Test: Click the DOI. Can anyone access it, or is it paywalled?

[ ] Is there a preprint version on arXiv/bioRxiv/medRxiv?
Test: Search your preprint server for your paper. Does it appear?

[ ] Is your paper in your institutional repository?
Test: Search your university's repository. Does your paper appear?

Metadata Check

[ ] Is your author name consistent across all platforms?
Test: Search Google Scholar for your name. Does all your work appear in the same profile?

[ ] Do you have an ORCID profile linked to your papers?
Test: Go to orcid.org. Is your profile complete and linked to your papers?

[ ] Is your institutional affiliation complete and correct?
Test: Does your Google Scholar profile show your current institution and department?

[ ] Have you included funding information?
Test: Does your paper include grant numbers and funding agency names?

Readability Check

[ ] Is your paper using active voice?
Test: Count passive voice sentences. Aim for <20%.

[ ] Are your paragraphs short (3-5 sentences)?
Test: Skim your paper. Do you see dense walls of text? Break them up.

[ ] Are all technical terms defined?
Test: Could someone in an adjacent field understand your terminology?

Action Plan: Get Your Paper Cited

Based on your diagnostic checklist, here's what to do immediately:

Month 1:

Month 2:

Month 3+:

The Bottom Line

Your paper isn't getting cited because it's invisible. Not because it's not good. The solution is visibility: optimize your title and abstract for search, publish a preprint, complete your metadata, and make your paper as accessible as possible.

The compounding effect is real. A well-optimized paper gets discovered by 30% more researchers, which drives 30% more citations, which improves Google Scholar ranking, which drives 30% more discovery in year 2. Over time, small optimizations compound into massive citation differences.

Start with the checklist above. Fix the biggest problems first. You'll see citation growth within 6-12 months.

Frequently Asked Questions

Why is my paper published but not cited?

Most citations come from discoverability, not quality.

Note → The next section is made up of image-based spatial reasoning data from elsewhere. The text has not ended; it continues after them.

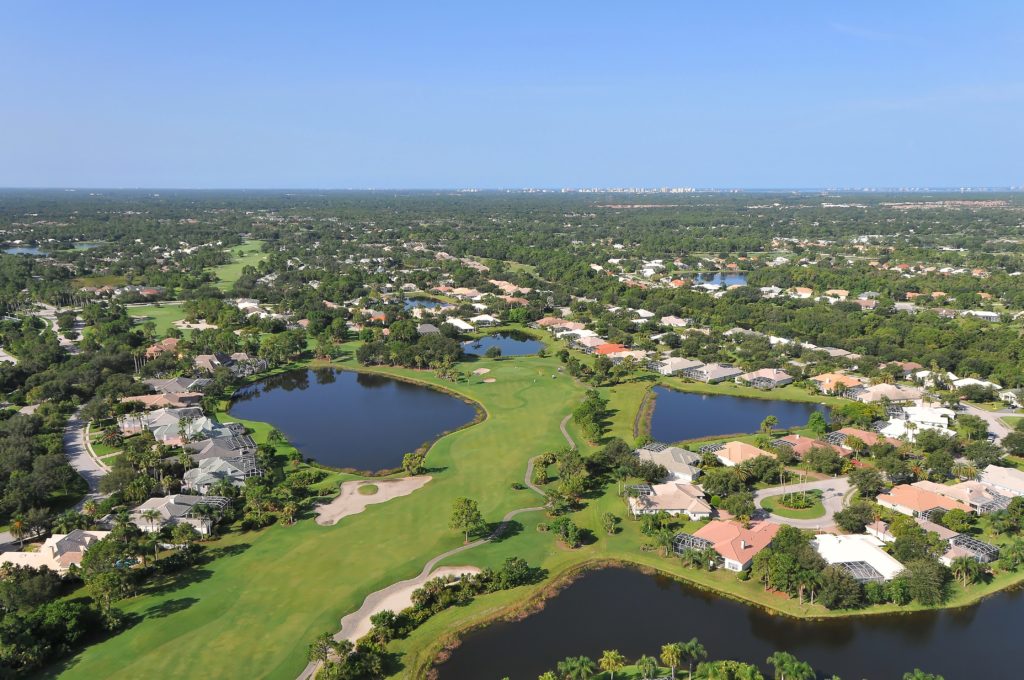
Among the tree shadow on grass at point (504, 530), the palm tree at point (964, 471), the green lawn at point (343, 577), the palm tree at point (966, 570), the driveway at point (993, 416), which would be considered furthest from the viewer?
the driveway at point (993, 416)

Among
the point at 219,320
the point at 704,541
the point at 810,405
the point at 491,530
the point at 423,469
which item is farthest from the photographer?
the point at 219,320

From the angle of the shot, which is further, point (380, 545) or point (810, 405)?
point (810, 405)

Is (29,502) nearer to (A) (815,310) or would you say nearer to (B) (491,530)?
(B) (491,530)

If researchers can't find your paper through search engines, they won't cite it. Poor titles, unclear abstracts, missing keywords, and lack of preprints all reduce discoverability. Audit your title, abstract, and metadata first.

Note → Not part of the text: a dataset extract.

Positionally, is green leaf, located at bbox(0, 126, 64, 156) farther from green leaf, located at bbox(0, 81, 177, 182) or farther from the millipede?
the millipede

How long does it take to see citation growth after optimization?

Citation growth typically becomes visible within 6-12 months of optimization. Initial citations often come from social sharing and direct referrals (before search rankings improve). As Google Scholar and AI systems discover your optimized paper, citation velocity accelerates.

Should I try to cite my own paper more?

Cite your own work appropriately when it's genuinely relevant to your new research. Self-citation has diminishing returns and looks suspicious if overdone. Instead, focus on making your paper discoverable so others cite it.

Does open access guarantee more citations?

Open access increases citations by 10-30% on average, but it's not guaranteed. An open-access paper with poor discoverability (bad title, no preprint, missing metadata) will still be overlooked. Combine open access with strong optimization.

What if I've already published and can't change my title?

You can't change the title of a published paper, but you can improve discoverability through other channels: (1) deposit to institutional repository, (2) publish a preprint if allowed, (3) improve your Google Scholar profile, (4) share on social media, (5) update your author affiliations and keywords in your Google Scholar profile.